By | 2017-06-15T15:59:46+00:00 10 July 2012|Cruise News, Cruise Ships|13 Comments

About the Author:

John Honeywell is a travel writer specialising in cruise ships and cruise travel. Winner of CLIA UK's Contribution to Cruise award 2017.


  1. Orsen Trapp 10 July 2012 at 10:15 am - Reply

    So what will those of us in our early 50s who want to enjoy superb food, civilised company, intelligent lectures and active, adventurous shore excursions do now?

  2. Lars Torders 10 July 2012 at 2:41 pm - Reply

    I don’t know, Mr. Trapp, go on the Saga Sapphire or Saga Pearl II instead? It’s all right for you, you’ve probably been on Saga Ruby, while those of us below the age of 50 (I am 42) won’t get the chance.

  3. Orsen Trapp 10 July 2012 at 3:56 pm - Reply

    Sorry, Mr Torders, didn’t make it clear I meant the demise of the Spirit/Quest brand of cruising. Sapphire, Pearl and Ruby clientele a little more elderly than the Spirit crowd! Quest (and Spirit before her) takes folk over 21 who don’t like the razamataz, casinos and the like that you find with other lines. Terribly civilised and great fun … and, oh, the afternoon teas! Just my sort of cruise.

  4. glenda 10 July 2012 at 4:49 pm - Reply

    I thought the Quest only took passengers over the age of 50 not 21

  5. John Honeywell 11 July 2012 at 1:06 pm - Reply

    Saga website FAQ says:
    How old do I need to be to travel with Saga?
    Our holidays are for anyone aged 50 and over, although a travelling companion or family member travelling with you may be aged 40 or over. For cruises aboard Quest for Adventure, travelling companions can be aged 21 or over.

  6. Cruise Fan 11 July 2012 at 2:16 pm - Reply

    Oh no! Quite shocked to hear this – she will be missed. In response to Orsen Trapp – have you been on a Voyages of Discovery cruise? My husband and I have travelled both with Saga and Voyages of Discovery and can firmly say that Voyages of Discovery offer the same superb food, civilised company, intelligent lectures and active, adventurous shore excursions that you seem fond of. We love it. The crew are fantastic.

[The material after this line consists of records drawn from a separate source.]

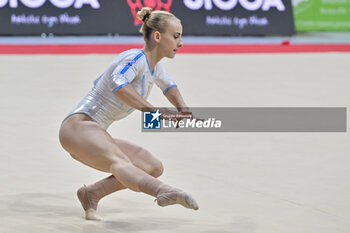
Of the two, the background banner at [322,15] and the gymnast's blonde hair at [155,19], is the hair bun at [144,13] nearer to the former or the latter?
the gymnast's blonde hair at [155,19]

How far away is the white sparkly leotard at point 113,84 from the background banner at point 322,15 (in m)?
13.4

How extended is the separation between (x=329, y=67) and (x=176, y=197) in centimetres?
893

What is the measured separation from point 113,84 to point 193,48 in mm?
10754

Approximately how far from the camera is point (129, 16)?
15.5 meters

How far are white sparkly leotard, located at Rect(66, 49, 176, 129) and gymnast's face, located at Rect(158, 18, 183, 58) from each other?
A: 0.12 meters

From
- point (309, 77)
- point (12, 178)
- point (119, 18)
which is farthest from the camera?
point (119, 18)

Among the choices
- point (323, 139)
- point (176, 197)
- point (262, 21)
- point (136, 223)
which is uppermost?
point (176, 197)

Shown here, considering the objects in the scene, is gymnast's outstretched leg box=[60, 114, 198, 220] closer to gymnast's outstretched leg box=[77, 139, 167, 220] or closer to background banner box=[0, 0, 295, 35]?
gymnast's outstretched leg box=[77, 139, 167, 220]

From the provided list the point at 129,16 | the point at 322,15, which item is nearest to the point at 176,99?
the point at 129,16

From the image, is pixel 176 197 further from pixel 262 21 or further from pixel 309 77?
pixel 262 21

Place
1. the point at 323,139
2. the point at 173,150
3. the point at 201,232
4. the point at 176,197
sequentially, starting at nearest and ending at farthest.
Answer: the point at 176,197, the point at 201,232, the point at 173,150, the point at 323,139

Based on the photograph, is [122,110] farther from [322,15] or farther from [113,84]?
[322,15]

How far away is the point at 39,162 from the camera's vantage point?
5477mm

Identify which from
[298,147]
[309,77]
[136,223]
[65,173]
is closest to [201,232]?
[136,223]
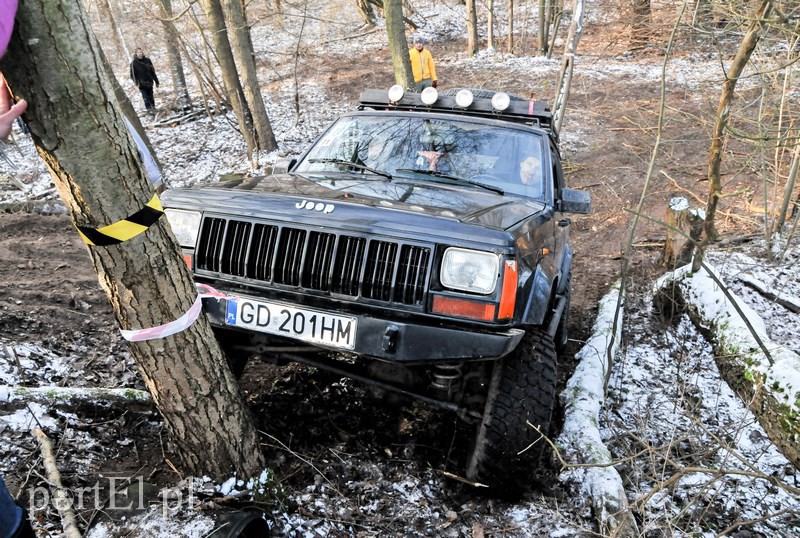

  7. Orsen Trapp 11 July 2012 at 3:13 pm - Reply

    Thank you for this info, CF. We’re on the Discovery mailing list so it’s a possibility for the future. Do they have on-board classical musicians, too?

  8. Cruise Fan 11 July 2012 at 4:53 pm - Reply

    Hi Orsen,
    Yes on the Baltic Symphony sailing they do, we went on it in May ’11. Just perfect.

  9. Peter Larson 18 July 2012 at 6:11 pm - Reply

    It had to happen,1st”Sagafjord” and now “Vistafjord”.I will miss both these “Queens” of the sea and I know a lot of my friends will too. I feel that I grew up with the”Vistafjord” because in 1971 when I worked in Nightclubs in Newcastle I used to regularly pass “Swan’s” in Wallsend and could see “Vista” growing up.Little did I know that in 1981 I would be working on her as a waiter.In 1982 I joined the “Saga”, about this time both ships changed from NAL to NAC.In the mid 90’s I also worked on both ships for Cunard. There will be quite a few tears wept when “Vista” retires to the vast ocean in the sky, what else is there for her?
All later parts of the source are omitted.